■ **DATA UNDER STUDY**
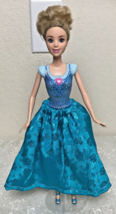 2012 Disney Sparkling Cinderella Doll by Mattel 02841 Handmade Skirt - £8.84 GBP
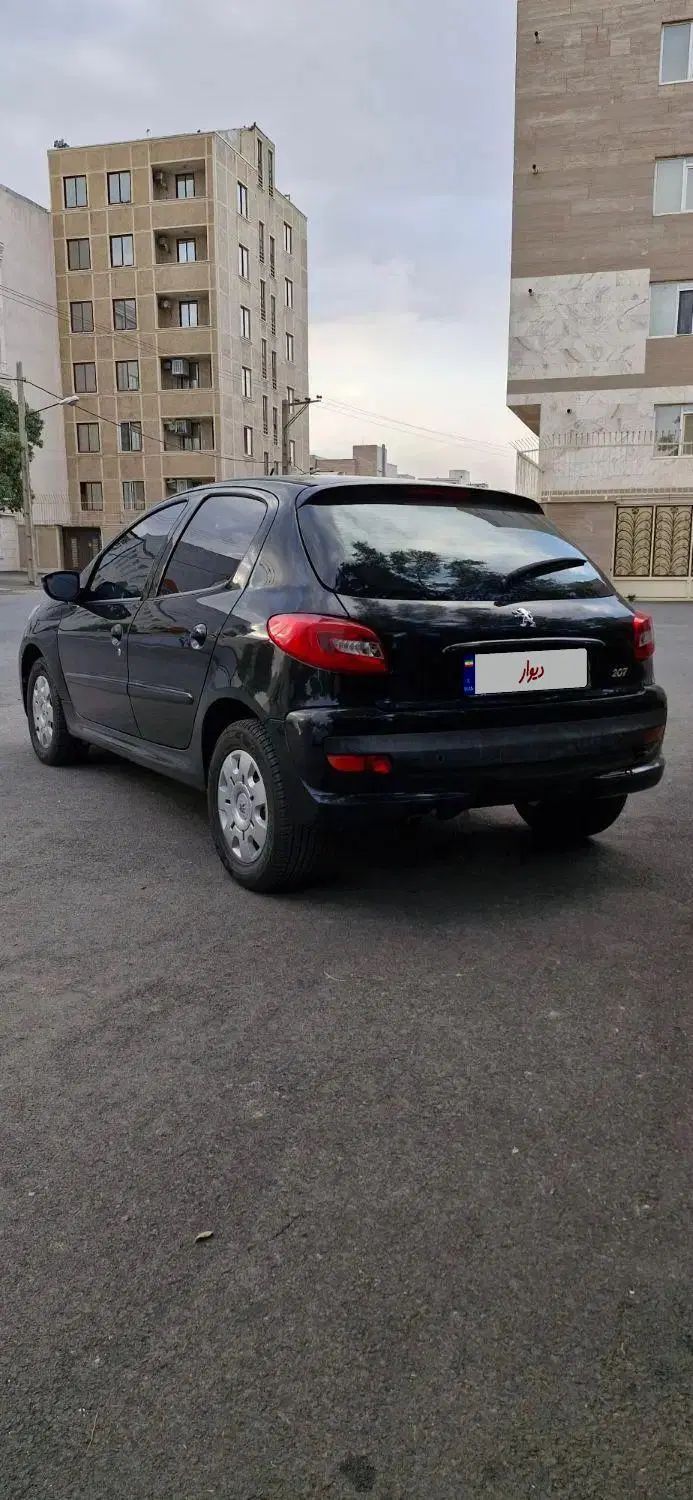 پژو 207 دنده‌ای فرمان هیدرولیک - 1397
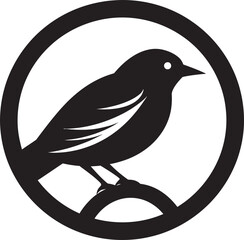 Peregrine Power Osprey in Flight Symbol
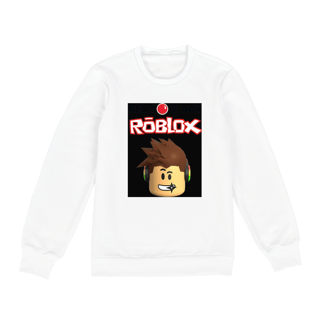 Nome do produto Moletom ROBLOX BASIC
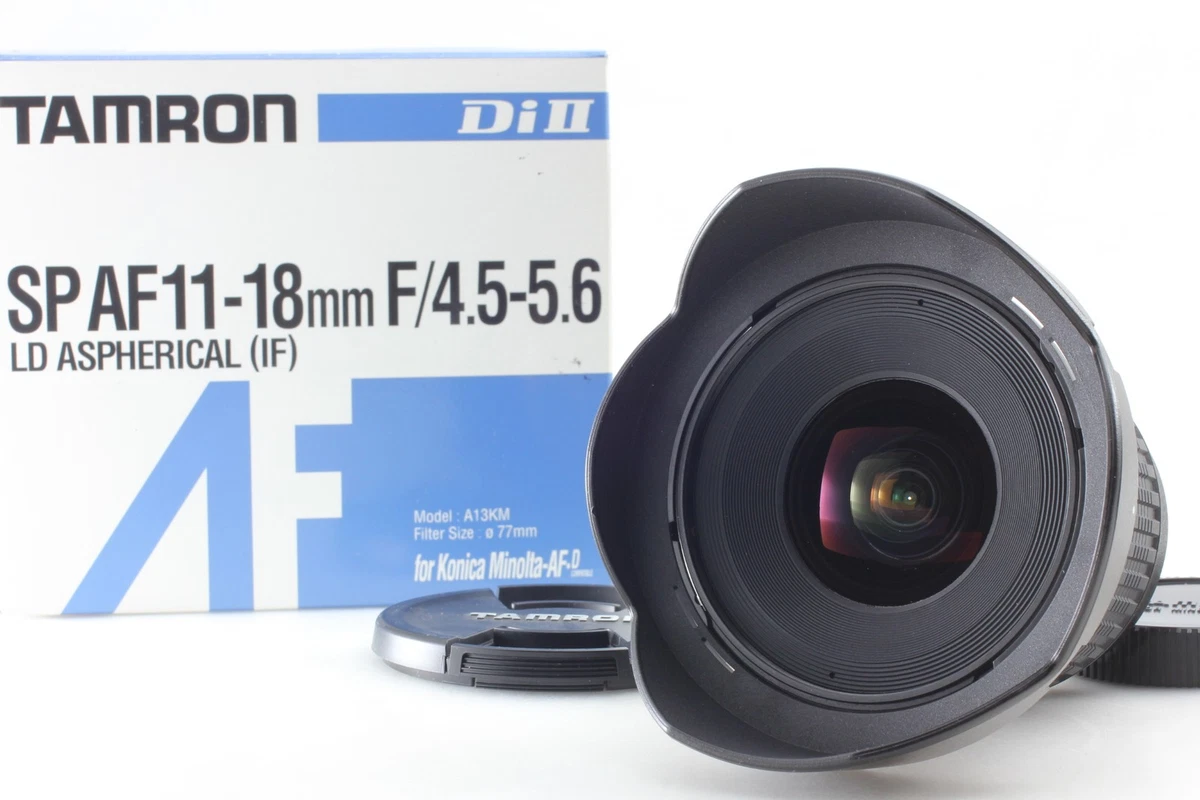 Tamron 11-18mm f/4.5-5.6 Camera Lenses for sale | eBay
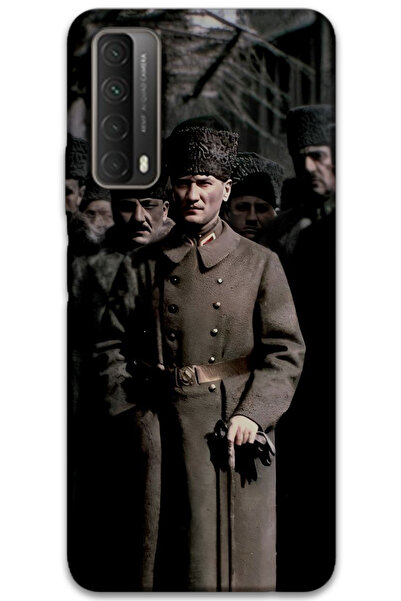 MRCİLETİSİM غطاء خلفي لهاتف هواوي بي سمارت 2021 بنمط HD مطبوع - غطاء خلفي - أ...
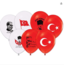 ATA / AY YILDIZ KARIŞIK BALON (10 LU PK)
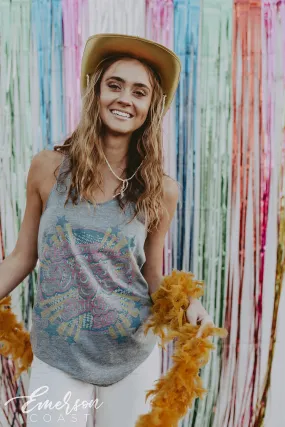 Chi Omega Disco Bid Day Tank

■ **WORK INSTRUCTION**
Return all eight lines above word for word, leaving out the pictures.

■ **RESULT FOR THIS EXERCISE**
 2012 Disney Sparkling Cinderella Doll by Mattel 02841 Handmade Skirt - £8.84 GBP
 پژو 207 دنده‌ای فرمان هیدرولیک - 1397
 Peregrine Power Osprey in Flight Symbol
 Nome do produto Moletom ROBLOX BASIC
 Tamron 11-18mm f/4.5-5.6 Camera Lenses for sale | eBay
 MRCİLETİSİM غطاء خلفي لهاتف هواوي بي سمارت 2021 بنمط HD مطبوع - غطاء خلفي - أ...
 ATA / AY YILDIZ KARIŞIK BALON (10 LU PK)
 Chi Omega Disco Bid Day Tank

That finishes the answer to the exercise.